AMVNet: Assertion-based Multi-View Fusion Network for LiDAR Semantic Segmentation
This work provides a computationally efficient and modular approach for improving LiDAR semantic segmentation accuracy, which is beneficial for resource-constrained robotic systems like autonomous vehicles.
This paper introduces AMVNet, a late fusion network for LiDAR semantic segmentation that refines predictions by sampling points with score disagreements from multiple projection-based networks. It achieves state-of-the-art results on both SemanticKITTI and nuScenes benchmark datasets, outperforming baseline fusion methods.

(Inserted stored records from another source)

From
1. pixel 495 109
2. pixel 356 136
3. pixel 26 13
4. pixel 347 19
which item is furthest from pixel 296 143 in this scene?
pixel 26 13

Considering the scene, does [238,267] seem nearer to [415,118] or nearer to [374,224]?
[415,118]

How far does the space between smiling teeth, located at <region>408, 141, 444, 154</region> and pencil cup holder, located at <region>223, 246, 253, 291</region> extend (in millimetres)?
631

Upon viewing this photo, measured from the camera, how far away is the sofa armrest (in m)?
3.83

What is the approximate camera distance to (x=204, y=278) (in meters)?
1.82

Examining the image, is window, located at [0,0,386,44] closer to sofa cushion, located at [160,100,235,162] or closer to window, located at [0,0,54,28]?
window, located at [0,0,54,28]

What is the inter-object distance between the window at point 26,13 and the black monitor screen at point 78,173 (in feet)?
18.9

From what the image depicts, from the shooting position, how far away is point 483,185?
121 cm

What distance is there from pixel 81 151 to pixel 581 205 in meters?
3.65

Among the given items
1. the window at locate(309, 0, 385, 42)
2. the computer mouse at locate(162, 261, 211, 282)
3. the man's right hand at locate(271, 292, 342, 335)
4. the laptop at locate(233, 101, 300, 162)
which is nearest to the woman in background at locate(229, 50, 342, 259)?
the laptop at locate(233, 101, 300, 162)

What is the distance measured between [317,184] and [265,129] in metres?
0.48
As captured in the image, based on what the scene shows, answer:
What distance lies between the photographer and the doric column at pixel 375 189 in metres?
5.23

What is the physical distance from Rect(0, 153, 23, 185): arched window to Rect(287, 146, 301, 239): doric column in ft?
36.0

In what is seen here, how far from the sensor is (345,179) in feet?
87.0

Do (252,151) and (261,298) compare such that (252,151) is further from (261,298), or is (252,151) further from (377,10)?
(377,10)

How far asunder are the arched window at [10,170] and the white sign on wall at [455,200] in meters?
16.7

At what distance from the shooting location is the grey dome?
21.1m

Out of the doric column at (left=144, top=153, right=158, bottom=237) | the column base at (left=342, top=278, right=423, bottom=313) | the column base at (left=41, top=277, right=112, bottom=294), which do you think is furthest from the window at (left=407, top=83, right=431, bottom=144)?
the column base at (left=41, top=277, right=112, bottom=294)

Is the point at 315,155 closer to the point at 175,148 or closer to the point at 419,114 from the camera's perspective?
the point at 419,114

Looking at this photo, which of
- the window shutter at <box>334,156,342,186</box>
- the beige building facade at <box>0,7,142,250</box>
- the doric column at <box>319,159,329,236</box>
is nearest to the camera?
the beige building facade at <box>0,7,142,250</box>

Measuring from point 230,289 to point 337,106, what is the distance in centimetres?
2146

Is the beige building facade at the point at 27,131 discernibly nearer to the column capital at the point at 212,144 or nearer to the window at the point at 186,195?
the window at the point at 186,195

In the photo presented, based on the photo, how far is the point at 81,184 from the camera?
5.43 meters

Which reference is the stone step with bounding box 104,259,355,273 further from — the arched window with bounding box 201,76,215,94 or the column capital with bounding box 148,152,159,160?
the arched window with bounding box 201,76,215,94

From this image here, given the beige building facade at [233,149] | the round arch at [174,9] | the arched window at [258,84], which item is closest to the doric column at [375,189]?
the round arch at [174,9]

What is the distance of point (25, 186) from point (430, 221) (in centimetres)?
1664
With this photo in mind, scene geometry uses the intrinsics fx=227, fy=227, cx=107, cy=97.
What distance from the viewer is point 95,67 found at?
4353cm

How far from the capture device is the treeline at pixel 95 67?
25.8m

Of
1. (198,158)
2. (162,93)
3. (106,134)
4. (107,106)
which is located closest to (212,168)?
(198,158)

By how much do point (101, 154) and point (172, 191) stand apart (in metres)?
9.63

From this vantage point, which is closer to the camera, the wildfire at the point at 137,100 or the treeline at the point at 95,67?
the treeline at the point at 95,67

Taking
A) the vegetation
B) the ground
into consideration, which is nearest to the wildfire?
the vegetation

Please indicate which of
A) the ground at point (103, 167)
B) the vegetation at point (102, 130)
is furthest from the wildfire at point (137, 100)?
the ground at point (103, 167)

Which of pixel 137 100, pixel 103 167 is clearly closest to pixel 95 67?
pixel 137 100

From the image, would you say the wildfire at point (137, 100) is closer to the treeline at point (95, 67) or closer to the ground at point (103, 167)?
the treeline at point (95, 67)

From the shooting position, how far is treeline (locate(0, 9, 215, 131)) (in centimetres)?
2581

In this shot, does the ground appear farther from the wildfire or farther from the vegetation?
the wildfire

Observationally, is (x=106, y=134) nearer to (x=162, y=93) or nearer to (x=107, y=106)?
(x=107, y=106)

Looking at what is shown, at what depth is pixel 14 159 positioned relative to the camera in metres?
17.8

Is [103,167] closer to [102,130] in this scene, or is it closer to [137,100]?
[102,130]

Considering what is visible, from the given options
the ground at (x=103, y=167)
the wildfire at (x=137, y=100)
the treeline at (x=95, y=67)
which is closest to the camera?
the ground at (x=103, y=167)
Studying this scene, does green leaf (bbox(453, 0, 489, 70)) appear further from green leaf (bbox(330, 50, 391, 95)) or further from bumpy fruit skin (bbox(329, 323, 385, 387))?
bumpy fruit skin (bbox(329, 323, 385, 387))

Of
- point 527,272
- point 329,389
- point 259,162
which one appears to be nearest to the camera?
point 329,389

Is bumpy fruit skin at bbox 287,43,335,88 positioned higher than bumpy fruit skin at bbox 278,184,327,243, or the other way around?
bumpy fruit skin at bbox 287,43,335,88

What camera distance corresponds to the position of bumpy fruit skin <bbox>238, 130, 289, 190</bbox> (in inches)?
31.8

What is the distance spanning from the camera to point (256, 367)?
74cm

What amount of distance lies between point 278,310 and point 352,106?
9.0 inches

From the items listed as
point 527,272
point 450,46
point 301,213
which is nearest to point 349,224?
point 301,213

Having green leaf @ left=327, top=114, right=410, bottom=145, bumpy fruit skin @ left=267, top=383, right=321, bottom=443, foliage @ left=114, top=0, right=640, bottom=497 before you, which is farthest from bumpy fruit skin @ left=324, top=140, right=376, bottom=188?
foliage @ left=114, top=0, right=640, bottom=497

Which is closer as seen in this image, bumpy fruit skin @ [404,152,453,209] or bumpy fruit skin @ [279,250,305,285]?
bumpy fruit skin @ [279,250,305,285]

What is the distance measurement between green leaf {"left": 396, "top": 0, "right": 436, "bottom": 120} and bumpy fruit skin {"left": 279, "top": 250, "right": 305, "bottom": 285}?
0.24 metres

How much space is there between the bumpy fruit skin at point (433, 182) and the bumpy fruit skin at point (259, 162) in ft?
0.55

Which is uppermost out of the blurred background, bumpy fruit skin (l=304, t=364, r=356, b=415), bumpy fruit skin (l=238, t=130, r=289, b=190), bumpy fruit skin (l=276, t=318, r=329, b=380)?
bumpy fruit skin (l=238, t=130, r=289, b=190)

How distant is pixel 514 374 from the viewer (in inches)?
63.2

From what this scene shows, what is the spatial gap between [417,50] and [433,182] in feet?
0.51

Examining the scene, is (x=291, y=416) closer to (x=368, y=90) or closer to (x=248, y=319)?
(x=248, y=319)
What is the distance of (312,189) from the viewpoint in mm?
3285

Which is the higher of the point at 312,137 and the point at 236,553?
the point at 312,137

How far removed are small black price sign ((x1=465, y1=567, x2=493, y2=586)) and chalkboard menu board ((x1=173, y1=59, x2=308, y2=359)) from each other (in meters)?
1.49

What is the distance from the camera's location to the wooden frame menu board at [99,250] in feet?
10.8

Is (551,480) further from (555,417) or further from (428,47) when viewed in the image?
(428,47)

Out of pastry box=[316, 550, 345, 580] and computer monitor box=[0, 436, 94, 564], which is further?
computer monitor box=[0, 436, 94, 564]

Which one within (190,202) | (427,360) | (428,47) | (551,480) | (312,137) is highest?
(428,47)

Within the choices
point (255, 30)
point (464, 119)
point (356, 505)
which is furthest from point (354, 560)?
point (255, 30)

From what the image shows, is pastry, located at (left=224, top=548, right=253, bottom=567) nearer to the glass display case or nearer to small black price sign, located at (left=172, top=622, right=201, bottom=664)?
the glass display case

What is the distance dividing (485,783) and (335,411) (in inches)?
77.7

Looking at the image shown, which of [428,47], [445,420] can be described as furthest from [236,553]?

In this paper, we present an Assertion-based Multi-View Fusion network (AMVNet) for LiDAR semantic segmentation which aggregates the semantic features of individual projection-based networks using late fusion. Given class scores from different projection-based networks, we perform assertion-guided point sampling on score disagreements and pass a set of point-level features for each sampled point to a simple point head which refines the predictions. This modular-and-hierarchical late fusion approach provides the flexibility of having two independent networks with a minor overhead from a light-weight network. Such approaches are desirable for robotic systems, e.g. autonomous vehicles, for which the computational and memory resources are often limited. Extensive experiments show that AMVNet achieves state-of-the-art results in both the SemanticKITTI and nuScenes benchmark datasets and that our approach outperforms the baseline method of combining the class scores of the projection-based networks.